O diferencial para convidar a visitar o património religioso passa por procurar “ter igrejas atentas em zonas fantásticas da cidade”.

“Na zona de Alfama ou da Mouraria, percorridas por centenas de pessoas diariamente, está a igreja de São Miguel, que conserva o esplendor do barroco, ou a igreja do Socorro que dispõe de uma extraordinária imagem de Nossa Senhora, e estão ambas fechadas ao público”, lamenta.

No entanto José Manuel Pimenta reconhece que muitas paróquias não estão dotadas de formação e disponibilidade de tempo, bem como fatores de segurança, para manter os espaços abertos ao público.

O responsável acredita que a afluência turística que Portugal conhece é uma oportunidade para “cuidar do acolhimento, nas igrejas e nos museus, mas também no acompanhamento de quem os visita, esclarecendo sobre os locais que se está a visitar”.

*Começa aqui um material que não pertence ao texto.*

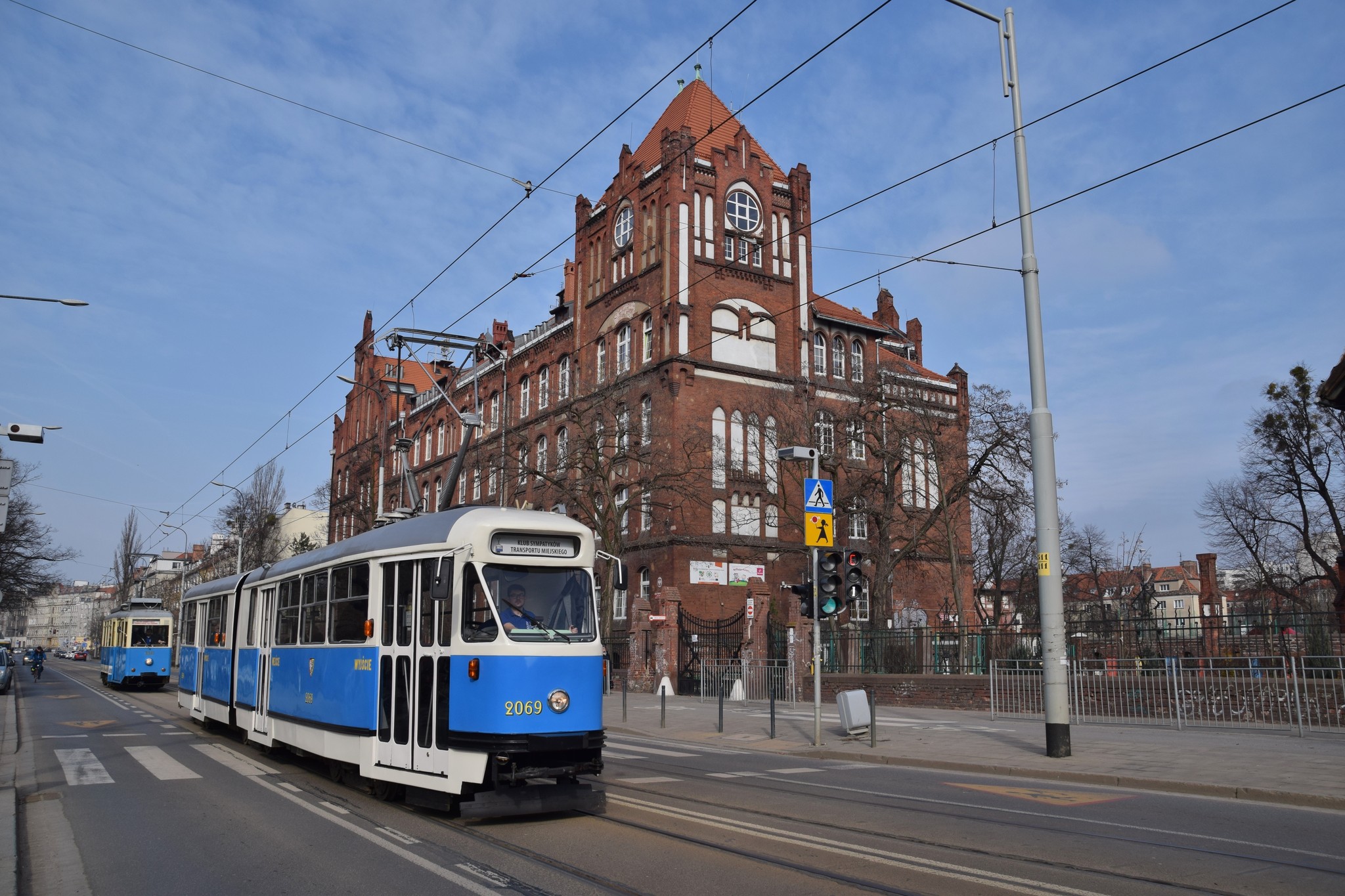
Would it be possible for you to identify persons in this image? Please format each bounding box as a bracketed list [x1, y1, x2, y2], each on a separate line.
[29, 646, 47, 679]
[210, 622, 221, 646]
[136, 628, 165, 647]
[498, 584, 578, 633]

“As igrejas são caminhos de beleza para uma experiência de fé que pode levar outros que não creem a fazer”, suscita.

A oferta de roteiros e as parcerias que se têm estabelecido com a Santa Casa da Misericórdia de Lisboa, como é exemplo os «Itinerários da fé», na Baixa da cidade, permitem “conhecer os edifícios no seu contexto” e valorizar o trabalho que o Patriarcado de Lisboa tem feito nesta área.

“As grandes cidades portuguesas acolhem diariamente centenas de turistas que procuram o melhor do nosso país e o património religioso procura inserir-nesta nesta dinâmica crescente”, acrescenta.

Lisboa acolhe nestes dias a Trienal de arquitetura onde se insere uma iniciativa para conhecer edifícios, alguns religiosos, onde se cruza a visita ao património mas também a oferta de concertos

“O turismo do Patriarcado tem a perceção de que quem chega querer conhecer mais e melhor o património religioso. Temos procurado operacionalizar o que o Papa Francisco pediu, na exortação apostólica «Evangelii gaudium», o sonho missionário de chegar a todos, diretiva do sínodo diocesano de 2016”, explica.

O responsável dá conta de uma nova edição do Open Conventos neste ano e apresenta ainda os projetos delineados para responder ao fluxo de jovens que estrarão na capital portuguesa em julho de 2022, para a Jornada Mundial da Juventude.

A entrevista a José Manuel Pimenta está no centro do programa Ecclesia desta domingo, na Antena 1, às 6 horas.